I manage to sneak some stuff in here and there thanks to some cool recipes, but it's more bakegoods than anything..... its amazing what you can put in a smoothie too.... and vegie juices can be handy....
I also have DD on a multivitamin, which strangely, she takes no worries.... and when she occassionally decides she doesn't really want to eat at all, I bulk up her milk with sustagen....
She is another one who only giving her new options simply wouldn't work for.... she would rather not eat at all than give in....
Thanks so much for taking the time to reply, I really appreciate it :)
I think I will keep presisting, not get angry or force him and not react and hopefully it will get better and he'll be interested in more things over time.

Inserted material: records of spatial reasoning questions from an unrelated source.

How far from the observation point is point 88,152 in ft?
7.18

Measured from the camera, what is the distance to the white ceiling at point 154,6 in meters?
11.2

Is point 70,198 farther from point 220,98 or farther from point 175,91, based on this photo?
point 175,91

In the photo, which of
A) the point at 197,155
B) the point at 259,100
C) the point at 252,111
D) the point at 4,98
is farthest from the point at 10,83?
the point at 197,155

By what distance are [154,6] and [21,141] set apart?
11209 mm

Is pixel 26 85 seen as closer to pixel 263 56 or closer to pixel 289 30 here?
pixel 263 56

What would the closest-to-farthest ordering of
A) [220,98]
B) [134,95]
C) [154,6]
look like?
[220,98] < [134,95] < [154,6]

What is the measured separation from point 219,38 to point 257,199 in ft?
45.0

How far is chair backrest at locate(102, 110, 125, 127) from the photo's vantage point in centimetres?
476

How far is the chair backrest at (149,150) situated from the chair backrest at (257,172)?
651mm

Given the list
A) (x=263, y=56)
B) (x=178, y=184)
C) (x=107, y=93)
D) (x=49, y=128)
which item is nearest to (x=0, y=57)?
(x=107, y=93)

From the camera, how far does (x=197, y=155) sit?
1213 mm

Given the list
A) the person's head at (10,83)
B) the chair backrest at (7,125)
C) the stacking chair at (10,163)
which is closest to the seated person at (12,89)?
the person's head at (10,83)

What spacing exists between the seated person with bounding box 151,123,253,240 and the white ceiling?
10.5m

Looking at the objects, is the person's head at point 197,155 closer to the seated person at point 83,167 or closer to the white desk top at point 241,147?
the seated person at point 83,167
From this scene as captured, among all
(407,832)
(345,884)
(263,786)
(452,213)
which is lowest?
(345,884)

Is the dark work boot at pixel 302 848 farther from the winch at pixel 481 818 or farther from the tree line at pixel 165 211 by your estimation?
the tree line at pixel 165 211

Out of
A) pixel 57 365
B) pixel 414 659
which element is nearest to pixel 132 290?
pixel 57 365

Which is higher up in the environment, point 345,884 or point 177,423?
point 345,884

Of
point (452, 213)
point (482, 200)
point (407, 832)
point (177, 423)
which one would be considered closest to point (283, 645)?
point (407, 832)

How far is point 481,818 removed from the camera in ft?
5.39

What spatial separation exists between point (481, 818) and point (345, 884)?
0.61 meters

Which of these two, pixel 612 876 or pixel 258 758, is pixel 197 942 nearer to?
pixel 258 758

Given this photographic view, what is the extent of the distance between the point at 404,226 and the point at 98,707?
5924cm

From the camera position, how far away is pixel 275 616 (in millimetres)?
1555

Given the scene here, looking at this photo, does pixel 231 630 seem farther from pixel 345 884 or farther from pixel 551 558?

I will take the no junk policy on board, it's hard when it's the only thing he'll eat. Today he wanted ice-cream when he'd only had milk for breakfast. After a few tears I convinced him to have lunch (grilled cheese sandwich) instead. I told him (nicely) ice-cream is no longer an option for him when he's not eating properly because it'll hurt his tummy, so it is now only a special treat and must be earned. He understood and was content with that.
Kardia x
Just wanted to say :yelclap: Sounds like you did a great job. I think your idea of persisting, and trying not to react as well as explaining calmly to him that some things are not an option because they are not healthy for him to have all the time, sounds great.
lovelymum
14-01-2010, 21:51
We have been attending a joint clinic run by our local hospital (Frankston hospital) with a dietician and speech pathologist. My DD was diagnosed with an oral food adversion and has also been been classed and an extreme fussy eater - she only eats crackers and chips. THATS IT! I dont listen to what people say about well you should starve her, you are the one feeding it to her. Starvation is not the answer and the speechy and dietitician have both strongly advised against as it is immoral and unethical and that once the child cracks and finally eats (thats if they do) that the vicious circle would only start again. We have regular appointments and are learning some stratergies involving messy food play, games, etc... We have had some success!! Maybe check with your local hospital and make an appointment to see the dietician they will advise if a combined clinic would be helpful. I would also like to add before anyone has a chance to bag me about my DD's diet that she is on a hospital grade liquid supplement 3 times a day under the supervision of our pead and has regular blood work so we can stay on top of her anemia etc.. Best of luck please feel free to PM me if you need any help.